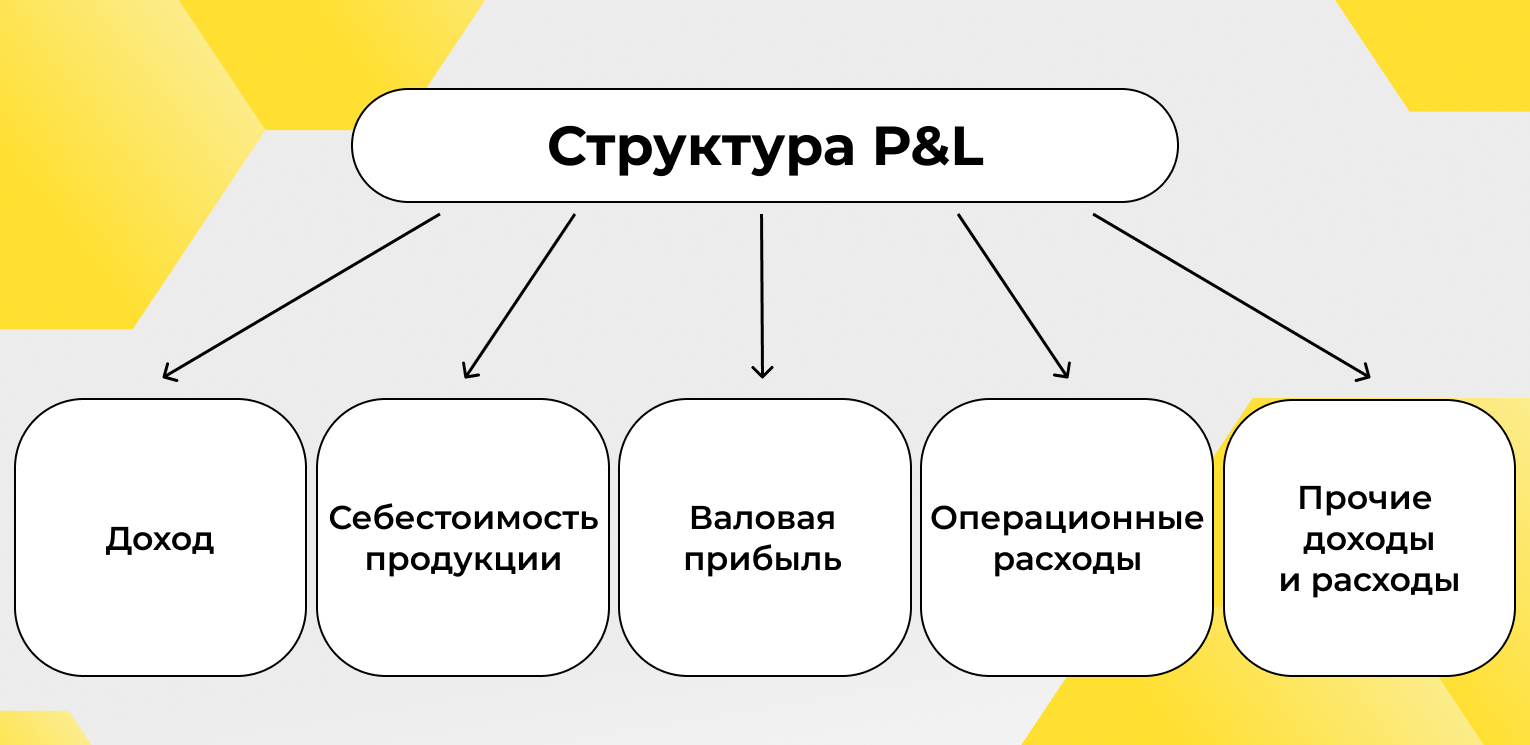 Структура P&L

Доход

Себестоимость продукции

Валовая прибыль

Операционные расходы

Прочие доходы и расходы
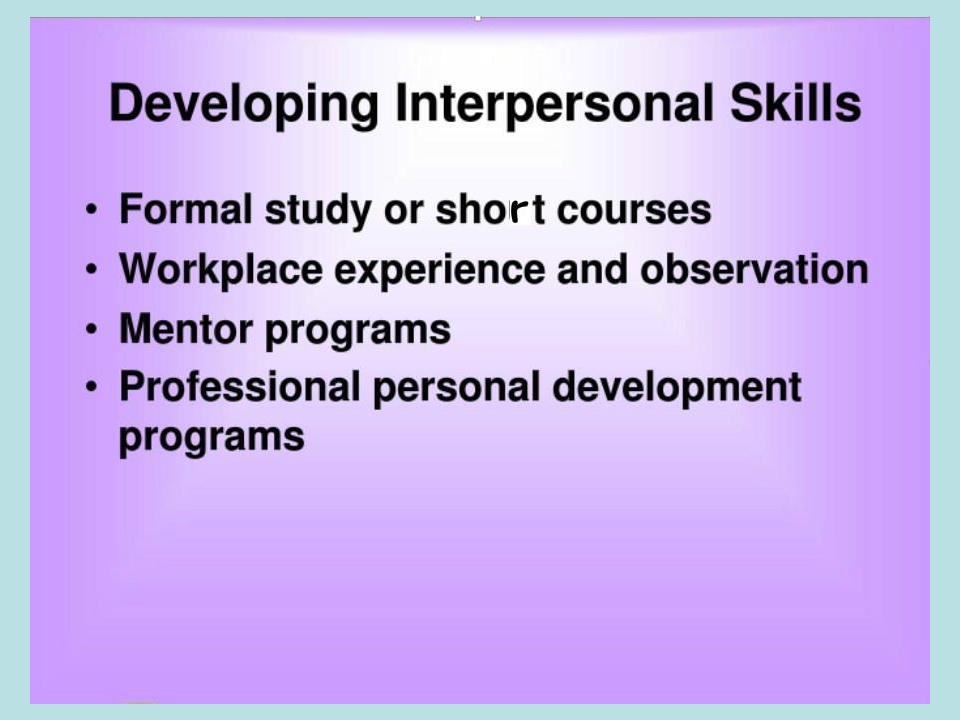 Developing Interpersonal Skills

• Formal study or short courses
• Workplace experience and observation
• Mentor programs
• Professional personal development programs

□ □ □ □ □

## WHAT IS EXPECTED
Output the records exactly. Drop the images.

## EXERCISE RESULT
 Структура P&L

Доход

Себестоимость продукции

Валовая прибыль

Операционные расходы

Прочие доходы и расходы
 Developing Interpersonal Skills

• Formal study or short courses
• Workplace experience and observation
• Mentor programs
• Professional personal development programs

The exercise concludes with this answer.